Thursday, 19 December 2013

Sensex recovers a tad, but still down over 100 points

Finance Minister, P. Chidambaram, today sought to allay fears over Fed tapering stating that the country is better prepared to deal with the situation arising out of a cut in US bond purchases. He said the Government felt markets had already factored in the impact of such a move.

Chidambaram's statement had some impact on the stock market as the indices rebounded a bit. The BSE Sensex had opened on a positive note but panic selling had set in.

Selling spree

Technically, the BSE Sensex, at about 12.44 p.m., was down by over 100 points from its previous close.

The Sensex had tanked nearly 370 points from the day's high in morning trade. It is still off 267 points.

The Sensex touched a high of 21,017.45 points and a low of 20,646 before trading at 20,750.33.

It is down by about 109 points from the previous day's close of 20,718.73. The Sensex opened with a gap of 100 points at 20,959.

Biggest losers

During the session, ICICI Bank was the biggest index loser, down by 2.9% to Rs 1,065. HDFC shed 2.57% to trade at Rs 777.90, Airtel lost 2.44% to quote around Rs 320, L&T was down by 2.43% at Rs 1,066 and ONGC eased by 2.43% to Rs 275.

Top gainers

Among the gainers were Wipro, up by 2.42% at Rs 535.05, Sun Pharma rose 2.04% to 584.55, Jindal Steel gained 2.01% to Rs 253.45, TCS added 1.96% to Rs 2,094.60 and Sesa Sterlite was up by 1.91% at Rs 205.20.

Sector-card

On the BSE, Bankex dived 2.28% and Capital Goods 1.52%. Realty was down 0.65 per cent.

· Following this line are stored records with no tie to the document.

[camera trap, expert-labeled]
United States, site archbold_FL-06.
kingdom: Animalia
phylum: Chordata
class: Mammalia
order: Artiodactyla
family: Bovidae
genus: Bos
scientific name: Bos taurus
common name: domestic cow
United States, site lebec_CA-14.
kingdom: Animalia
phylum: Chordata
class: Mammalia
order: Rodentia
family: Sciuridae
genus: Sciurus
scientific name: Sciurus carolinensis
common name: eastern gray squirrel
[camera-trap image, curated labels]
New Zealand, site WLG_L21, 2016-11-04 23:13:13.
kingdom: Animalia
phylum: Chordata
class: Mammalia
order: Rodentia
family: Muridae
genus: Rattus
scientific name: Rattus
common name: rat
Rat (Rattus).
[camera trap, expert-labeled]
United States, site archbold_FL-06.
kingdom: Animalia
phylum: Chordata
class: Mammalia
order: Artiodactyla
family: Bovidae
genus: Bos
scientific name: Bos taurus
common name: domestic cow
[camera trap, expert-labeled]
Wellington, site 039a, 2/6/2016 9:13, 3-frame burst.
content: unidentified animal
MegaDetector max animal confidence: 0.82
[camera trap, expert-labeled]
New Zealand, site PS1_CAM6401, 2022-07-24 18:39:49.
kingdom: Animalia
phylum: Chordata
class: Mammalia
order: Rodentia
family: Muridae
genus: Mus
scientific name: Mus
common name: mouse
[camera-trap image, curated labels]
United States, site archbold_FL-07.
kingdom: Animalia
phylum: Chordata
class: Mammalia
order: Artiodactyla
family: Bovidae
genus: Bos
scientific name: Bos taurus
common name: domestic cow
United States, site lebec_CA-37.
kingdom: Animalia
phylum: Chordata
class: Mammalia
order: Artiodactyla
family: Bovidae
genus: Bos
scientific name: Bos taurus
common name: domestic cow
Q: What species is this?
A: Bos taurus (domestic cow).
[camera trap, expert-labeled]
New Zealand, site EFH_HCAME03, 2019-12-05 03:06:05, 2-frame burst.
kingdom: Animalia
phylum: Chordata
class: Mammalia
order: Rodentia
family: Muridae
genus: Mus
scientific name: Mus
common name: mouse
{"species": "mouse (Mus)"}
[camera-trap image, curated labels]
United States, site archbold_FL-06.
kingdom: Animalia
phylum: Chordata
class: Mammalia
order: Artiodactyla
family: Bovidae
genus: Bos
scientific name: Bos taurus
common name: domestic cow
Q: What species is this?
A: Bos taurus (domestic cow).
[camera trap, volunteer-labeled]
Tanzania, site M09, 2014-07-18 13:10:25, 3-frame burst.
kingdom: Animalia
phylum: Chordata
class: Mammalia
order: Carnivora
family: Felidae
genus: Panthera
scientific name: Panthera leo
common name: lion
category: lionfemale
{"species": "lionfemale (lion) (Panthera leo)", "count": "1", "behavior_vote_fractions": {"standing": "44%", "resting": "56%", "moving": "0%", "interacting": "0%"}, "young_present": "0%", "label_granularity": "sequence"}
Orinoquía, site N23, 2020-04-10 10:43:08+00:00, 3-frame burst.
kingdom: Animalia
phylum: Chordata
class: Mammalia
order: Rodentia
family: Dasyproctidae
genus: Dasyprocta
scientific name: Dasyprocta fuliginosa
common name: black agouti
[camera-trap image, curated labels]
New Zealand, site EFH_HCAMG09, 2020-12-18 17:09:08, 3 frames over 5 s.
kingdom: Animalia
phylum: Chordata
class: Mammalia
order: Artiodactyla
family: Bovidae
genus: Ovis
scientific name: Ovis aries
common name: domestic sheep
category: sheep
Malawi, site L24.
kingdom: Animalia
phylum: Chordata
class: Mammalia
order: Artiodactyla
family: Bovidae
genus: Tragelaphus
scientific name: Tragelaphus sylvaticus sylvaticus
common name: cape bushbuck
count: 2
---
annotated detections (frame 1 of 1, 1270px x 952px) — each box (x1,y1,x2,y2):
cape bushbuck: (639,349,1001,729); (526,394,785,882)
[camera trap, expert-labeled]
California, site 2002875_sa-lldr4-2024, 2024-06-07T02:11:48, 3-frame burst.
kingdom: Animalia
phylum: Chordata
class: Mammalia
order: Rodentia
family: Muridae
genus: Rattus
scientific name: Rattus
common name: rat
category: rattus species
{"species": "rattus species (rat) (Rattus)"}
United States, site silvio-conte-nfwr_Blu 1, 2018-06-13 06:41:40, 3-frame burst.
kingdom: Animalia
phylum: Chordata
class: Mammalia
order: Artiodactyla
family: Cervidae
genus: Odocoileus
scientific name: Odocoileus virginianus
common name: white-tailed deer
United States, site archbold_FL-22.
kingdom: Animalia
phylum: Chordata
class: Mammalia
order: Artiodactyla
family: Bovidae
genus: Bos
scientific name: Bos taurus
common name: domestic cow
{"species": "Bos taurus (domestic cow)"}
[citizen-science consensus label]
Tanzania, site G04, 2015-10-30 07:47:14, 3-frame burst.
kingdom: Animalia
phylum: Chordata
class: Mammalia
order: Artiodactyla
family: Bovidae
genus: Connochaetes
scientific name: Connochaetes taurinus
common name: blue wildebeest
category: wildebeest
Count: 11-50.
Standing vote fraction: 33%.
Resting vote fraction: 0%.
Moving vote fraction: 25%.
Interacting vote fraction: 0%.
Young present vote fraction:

IT (up 2.09%), Healthcare (+1.11%) and TECK (+1.47%) were among the gainers.

Liquidity tightening

The Indian markets, which responded positively to the RBI's move to keep the repo and CRR unchanged yesterday, are now looking at the possibility of liquidity tightening, albeit gradually.

It is true that the US Fed has not specified a timeframe for ending the bond buying programme and has set a modest initial figure of $10 billion a month cut in the stimulus programme-from $85 billion to $75 billion a month.

But a general view is that the tapering might gather pace if the US economy continues its recovery. The US Dow Jones index yesterday celebrated the announcement of outgoing Fed Reserve Chairman Ben Bernanke rallying by about 290 points.

In Asia, while Japanese Nikkei index was up strongly by about 250 points, two other key indices -- Singapore Straits Times and Hong Kong's Hang Seng were only marginally trading higher.

Mirroring fears over rupee weakening against the US dollar because of possible FII selling, the rupee was trading down at 62.27 against the US dollar.